§ Saved data entries:
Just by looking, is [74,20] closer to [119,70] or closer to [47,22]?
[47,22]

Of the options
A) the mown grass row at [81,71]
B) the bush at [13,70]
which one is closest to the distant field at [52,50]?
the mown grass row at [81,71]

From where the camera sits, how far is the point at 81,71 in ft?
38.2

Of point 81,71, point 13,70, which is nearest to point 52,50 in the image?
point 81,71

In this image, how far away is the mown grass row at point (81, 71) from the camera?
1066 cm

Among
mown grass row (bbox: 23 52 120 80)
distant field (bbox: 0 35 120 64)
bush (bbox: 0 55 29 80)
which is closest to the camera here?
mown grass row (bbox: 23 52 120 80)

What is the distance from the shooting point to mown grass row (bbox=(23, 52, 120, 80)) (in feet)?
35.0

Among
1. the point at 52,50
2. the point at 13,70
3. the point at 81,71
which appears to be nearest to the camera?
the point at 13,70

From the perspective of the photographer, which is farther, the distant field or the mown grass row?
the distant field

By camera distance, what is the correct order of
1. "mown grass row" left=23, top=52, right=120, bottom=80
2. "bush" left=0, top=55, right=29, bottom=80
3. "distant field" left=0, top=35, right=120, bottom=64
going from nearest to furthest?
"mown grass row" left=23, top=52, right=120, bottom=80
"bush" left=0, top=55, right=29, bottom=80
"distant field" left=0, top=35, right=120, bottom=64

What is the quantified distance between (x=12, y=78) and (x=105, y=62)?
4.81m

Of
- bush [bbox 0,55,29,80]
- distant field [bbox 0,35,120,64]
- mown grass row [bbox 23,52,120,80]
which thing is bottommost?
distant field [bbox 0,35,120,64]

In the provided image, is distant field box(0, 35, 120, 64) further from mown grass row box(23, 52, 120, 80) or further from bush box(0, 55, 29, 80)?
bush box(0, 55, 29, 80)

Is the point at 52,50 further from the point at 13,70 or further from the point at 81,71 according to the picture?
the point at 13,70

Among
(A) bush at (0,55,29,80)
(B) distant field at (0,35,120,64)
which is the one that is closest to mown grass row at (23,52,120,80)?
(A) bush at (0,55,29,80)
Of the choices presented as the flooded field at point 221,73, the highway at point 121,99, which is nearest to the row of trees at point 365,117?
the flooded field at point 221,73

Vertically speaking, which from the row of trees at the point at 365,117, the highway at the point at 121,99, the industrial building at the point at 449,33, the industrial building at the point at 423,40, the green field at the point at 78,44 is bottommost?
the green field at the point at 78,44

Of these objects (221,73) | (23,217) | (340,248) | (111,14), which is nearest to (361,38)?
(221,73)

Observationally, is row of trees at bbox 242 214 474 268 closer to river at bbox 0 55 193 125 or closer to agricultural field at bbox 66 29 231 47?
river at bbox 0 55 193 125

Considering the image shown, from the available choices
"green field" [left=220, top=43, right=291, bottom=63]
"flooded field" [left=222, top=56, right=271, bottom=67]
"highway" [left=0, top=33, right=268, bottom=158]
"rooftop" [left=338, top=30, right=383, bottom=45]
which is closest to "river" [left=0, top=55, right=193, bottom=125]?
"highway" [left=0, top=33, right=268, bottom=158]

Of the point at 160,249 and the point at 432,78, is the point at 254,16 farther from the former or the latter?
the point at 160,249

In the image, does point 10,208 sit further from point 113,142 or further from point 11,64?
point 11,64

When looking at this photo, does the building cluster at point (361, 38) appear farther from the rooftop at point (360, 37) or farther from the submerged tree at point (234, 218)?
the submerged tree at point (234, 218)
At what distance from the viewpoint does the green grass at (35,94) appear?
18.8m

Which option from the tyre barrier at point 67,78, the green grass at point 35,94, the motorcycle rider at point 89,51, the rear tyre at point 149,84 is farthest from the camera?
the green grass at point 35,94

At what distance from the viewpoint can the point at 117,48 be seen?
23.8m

§ What needs to be done:
Reproduce every one of the records above word for word, with no changes.

§ Exercise response:
Just by looking, is [74,20] closer to [119,70] or closer to [47,22]?
[47,22]

Of the options
A) the mown grass row at [81,71]
B) the bush at [13,70]
which one is closest to the distant field at [52,50]?
the mown grass row at [81,71]

From where the camera sits, how far is the point at 81,71 in ft?
38.2

Of point 81,71, point 13,70, which is nearest to point 52,50 in the image?
point 81,71

In this image, how far away is the mown grass row at point (81, 71) from the camera?
1066 cm

Among
mown grass row (bbox: 23 52 120 80)
distant field (bbox: 0 35 120 64)
bush (bbox: 0 55 29 80)
which is closest to the camera here?
mown grass row (bbox: 23 52 120 80)

What is the distance from the shooting point to mown grass row (bbox=(23, 52, 120, 80)) (in feet)?
35.0

Among
1. the point at 52,50
2. the point at 13,70
3. the point at 81,71
which appears to be nearest to the camera?
the point at 13,70

From the perspective of the photographer, which is farther, the distant field or the mown grass row?
the distant field

By camera distance, what is the correct order of
1. "mown grass row" left=23, top=52, right=120, bottom=80
2. "bush" left=0, top=55, right=29, bottom=80
3. "distant field" left=0, top=35, right=120, bottom=64
going from nearest to furthest?
"mown grass row" left=23, top=52, right=120, bottom=80
"bush" left=0, top=55, right=29, bottom=80
"distant field" left=0, top=35, right=120, bottom=64

What is the quantified distance between (x=12, y=78) and (x=105, y=62)?
4.81m

Of
- bush [bbox 0,55,29,80]
- distant field [bbox 0,35,120,64]
- mown grass row [bbox 23,52,120,80]
which thing is bottommost?
distant field [bbox 0,35,120,64]

In the provided image, is distant field box(0, 35, 120, 64) further from mown grass row box(23, 52, 120, 80) or further from bush box(0, 55, 29, 80)?
bush box(0, 55, 29, 80)

Is the point at 52,50 further from the point at 13,70 or further from the point at 81,71 according to the picture?
the point at 13,70

Among
(A) bush at (0,55,29,80)
(B) distant field at (0,35,120,64)
which is the one that is closest to mown grass row at (23,52,120,80)?
(A) bush at (0,55,29,80)
Of the choices presented as the flooded field at point 221,73, the highway at point 121,99, which is nearest to the row of trees at point 365,117?
the flooded field at point 221,73

Vertically speaking, which from the row of trees at the point at 365,117, the highway at the point at 121,99, the industrial building at the point at 449,33, the industrial building at the point at 423,40, the green field at the point at 78,44 is bottommost?
the green field at the point at 78,44

Of these objects (221,73) | (23,217) | (340,248) | (111,14), which is nearest to (361,38)?
(221,73)

Observationally, is row of trees at bbox 242 214 474 268 closer to river at bbox 0 55 193 125 or closer to agricultural field at bbox 66 29 231 47?
river at bbox 0 55 193 125

Considering the image shown, from the available choices
"green field" [left=220, top=43, right=291, bottom=63]
"flooded field" [left=222, top=56, right=271, bottom=67]
"highway" [left=0, top=33, right=268, bottom=158]
"rooftop" [left=338, top=30, right=383, bottom=45]
which is closest to "river" [left=0, top=55, right=193, bottom=125]?
"highway" [left=0, top=33, right=268, bottom=158]

Of the point at 160,249 and the point at 432,78, is the point at 254,16 farther from the former or the latter?
the point at 160,249

In the image, does point 10,208 sit further from point 113,142 or further from point 11,64?
point 11,64

When looking at this photo, does the building cluster at point (361, 38) appear farther from the rooftop at point (360, 37) or farther from the submerged tree at point (234, 218)?
the submerged tree at point (234, 218)
At what distance from the viewpoint does the green grass at (35,94) appear?
18.8m

Which option from the tyre barrier at point 67,78, the green grass at point 35,94, the motorcycle rider at point 89,51, the rear tyre at point 149,84 is farthest from the camera?
the green grass at point 35,94

At what distance from the viewpoint can the point at 117,48 be seen?
23.8m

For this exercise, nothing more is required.